4〜6人ほどが、意見の出やすさとまとめやすさのバランスがよいでしょう。人数が少なすぎると出てくる意見のはばが狭くなり、多すぎると発言できないまま終わる人が出てきます。人数が多い場合は、小さなグループに分けて話し合ってから、全体で共有すると全員が発言しやすくなります。
オンラインでもできる?
付箋機能のあるツールを使えば可能ですが、個人で書き出す時間はオンラインでも対面でも変わらず大切です。画面越しだと発言のタイミングをつかみにくいという声もあるので、話す順番をあらかじめ決めておくと進めやすくなります。
いいアイデアが出なかったら?
1回で結論を出そうとせず、出たアイデアを持ち帰り、次回に磨き直すという進め方もあります。1回の話し合いで満足のいく答えが出ないのは、よくあることです。

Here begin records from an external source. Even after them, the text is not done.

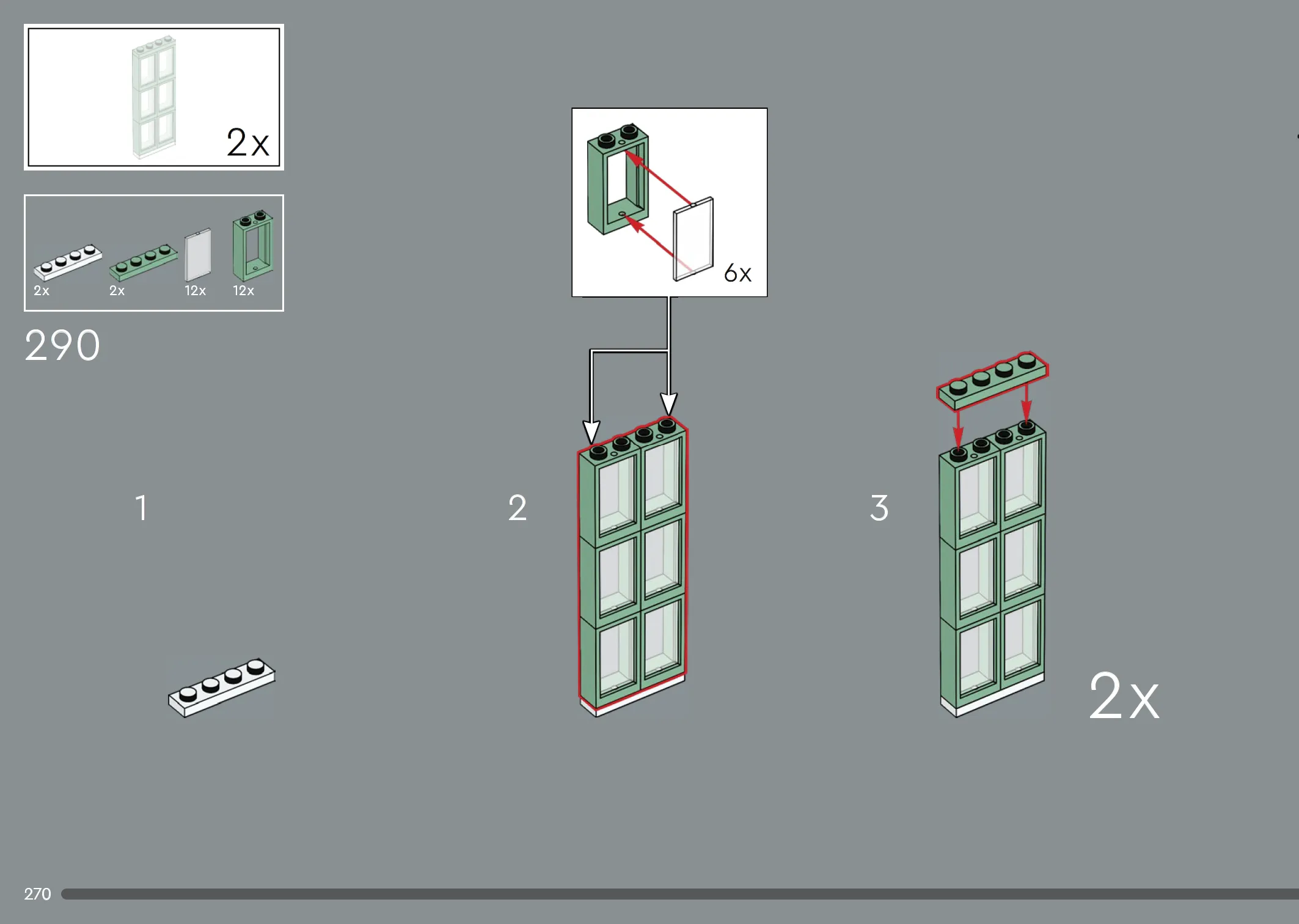 2x

2x 2x 12x 12x

290

6x

1

2

3

2x

270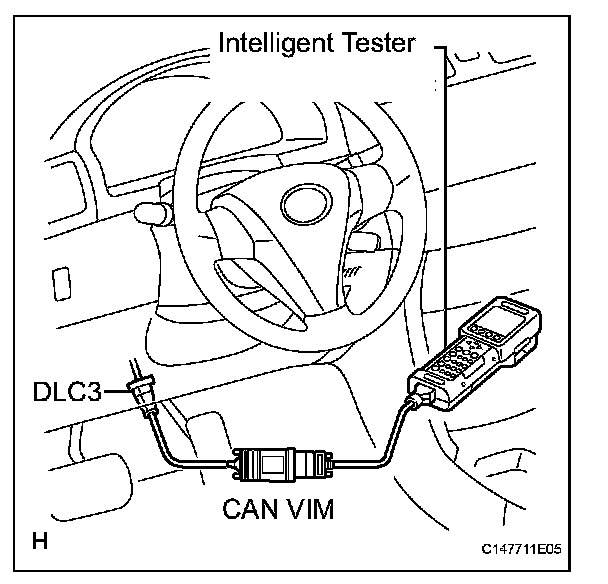 Intelligent Tester

DLC3

CAN VIM

H

C147711E05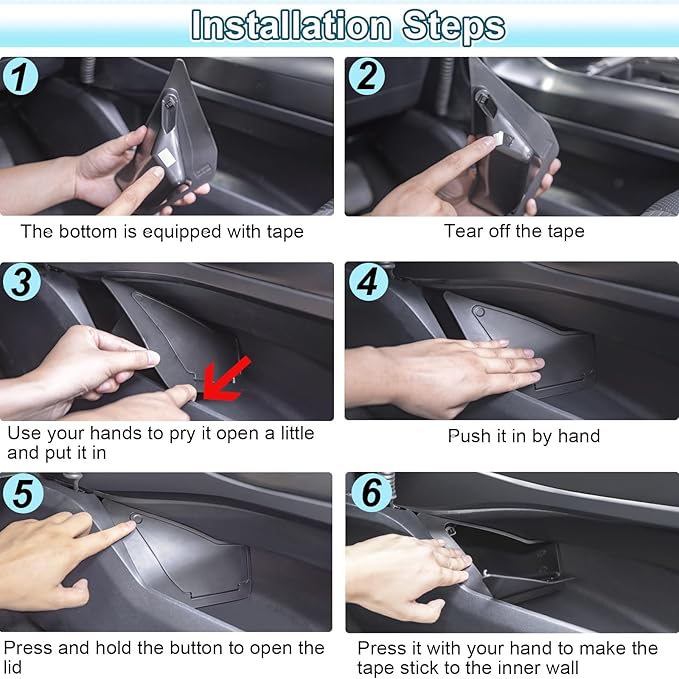 Installation Steps

1

The bottom is equipped with tape

2

Tear off the tape

3

Use your hands to pry it open a little and put it in

4

Push it in by hand

5

Press and hold the button to open the lid

6

Press it with your hand to make the tape stick to the inner wall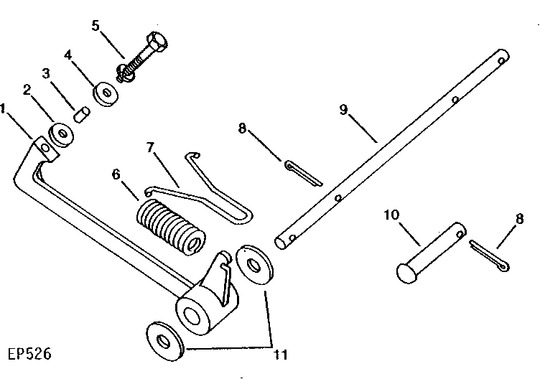 5
4
3
2
1
7
6
8
9
10
8
11
EP526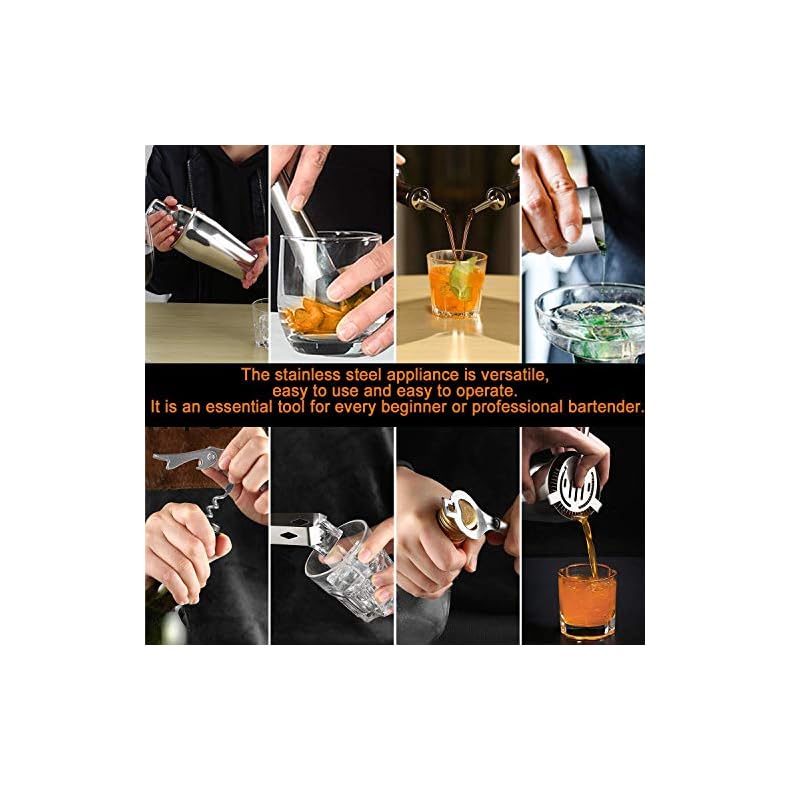 The stainless steel appliance is versatile,
easy to use and easy to operate.
It is an essential tool for every beginner or professional bartender.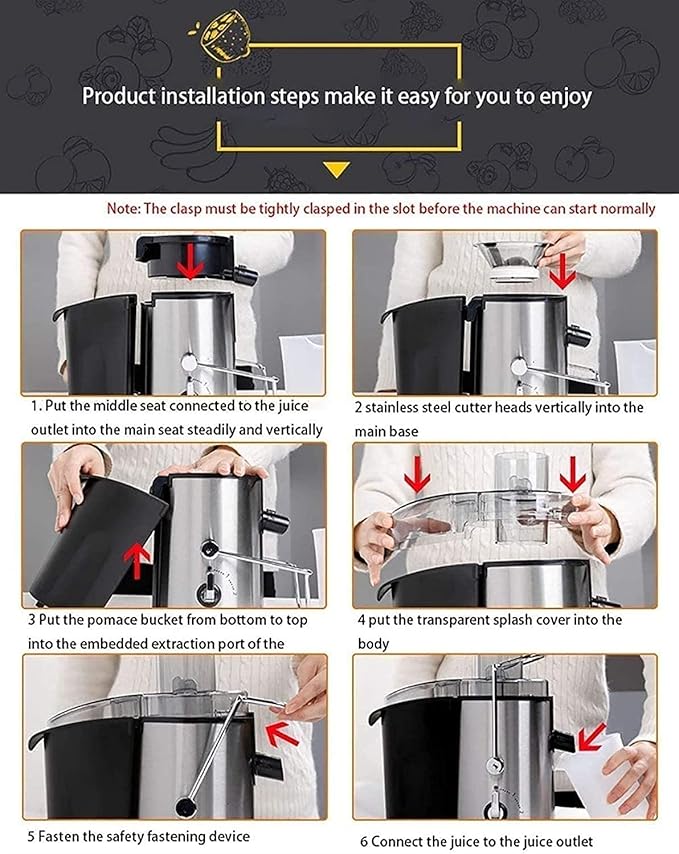 Product installation steps make it easy for you to enjoy

Note: The clasp must be tightly clasped in the slot before the machine can start normally

1. Put the middle seat connected to the juice outlet into the main seat steadily and vertically

2 stainless steel cutter heads vertically into the main base

3 Put the pomace bucket from bottom to top into the embedded extraction port of the

4 put the transparent splash cover into the body

5 Fasten the safety fastening device

6 Connect the juice to the juice outlet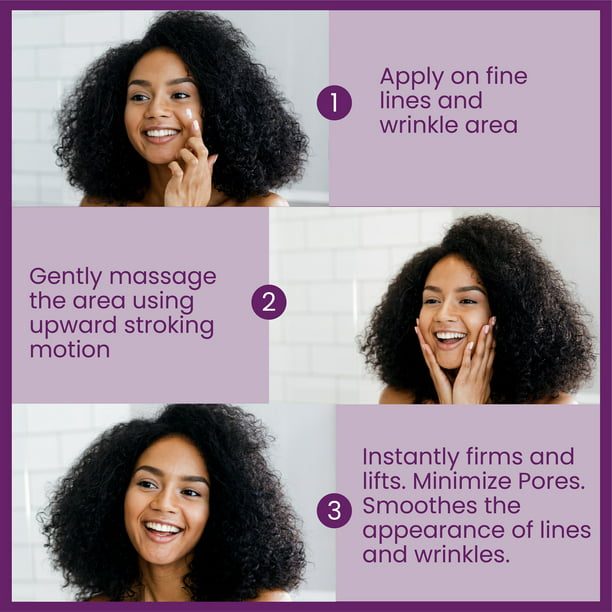 1
Apply on fine lines and wrinkle area

Gently massage the area using upward stroking motion
2

3
Instantly firms and lifts. Minimize Pores. Smoothes the appearance of lines and wrinkles.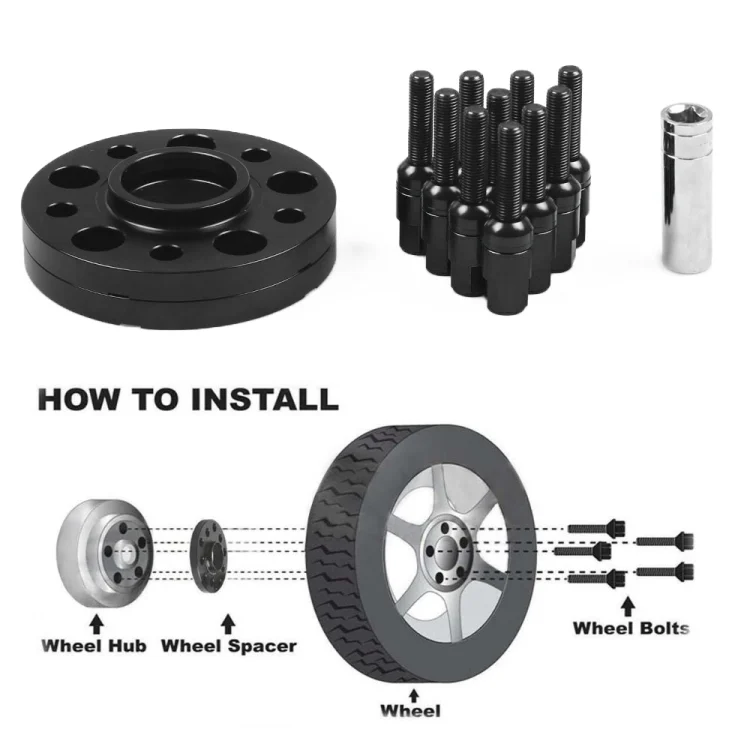 HOW TO INSTALL

Wheel Hub

Wheel Spacer

Wheel

Wheel Bolts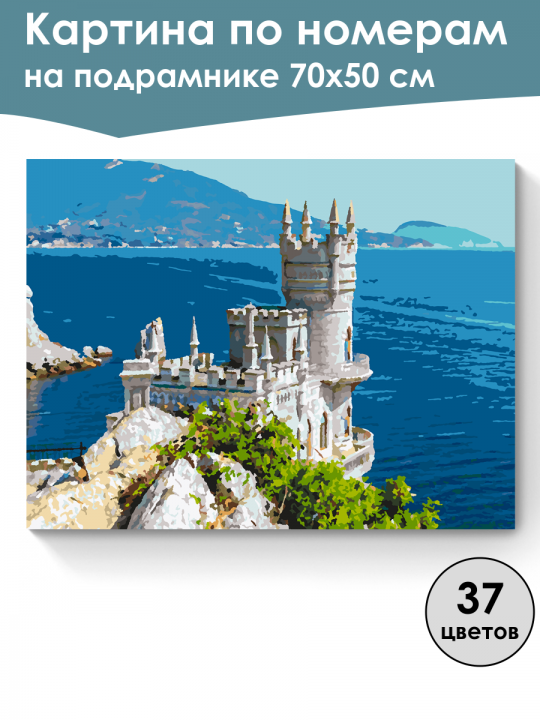 Картина по номерам на подрамнике 70х50 см

37 цветов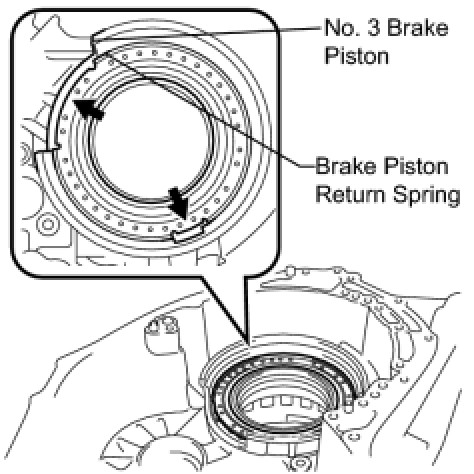 No. 3 Brake Piston

Brake Piston Return Spring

むしろ、一度で終わらせようと無理に答えを急ぐほうが、あとから見直すと納得できない案になりがちです。何回かに分けて考え直す前提で計画しておくと、気持ちにも余裕が生まれます。
意見が対立してしまったときは?
その場で決めようとせず、両方の案を一度書き出してから、判断の基準を決めて選ぶと落ち着いて進められます。「どちらが正しいか」ではなく「何を大事にしたいか」という基準を先に決めておくと、感情的な言い合いになりにくいでしょう。たとえば「費用を抑えたいのか」「早く実現したいのか」を先に確認しておくだけでも、話し合いの方向がそろいやすくなります。
上司や年上のメンバーがいると発言しづらいのですが
役職を意識させない席の並びや、最初に名前を伏せて書き出す時間を設けると、発言のハードルが下がります。
時間はどれくらい確保すればいい?
初めて試す場合は1時間ほど確保すると、ひとりで書き出す時間や話し合う時間を余裕を持ってとれます。慣れてくれば、30分でも十分に進められるようになります。
アイデアが出すぎて絞り込めないときは?
無理にその場で1つに決めようとせず、上位いくつかを残して、持ち帰って検討する時間を設けるとよいでしょう。数が多いこと自体は、決して悪いことではありません。
まとめ
アイデアが出ないのは、才能の差ではなく、進め方の差です。
最初から完ぺきな話し合いを目指す必要はありません。ここで紹介したルールを1つ試すだけでも、次の会議の空気は少しずつ変わっていきます。
ルールと型を意識して、次の企画会議を試してみてください。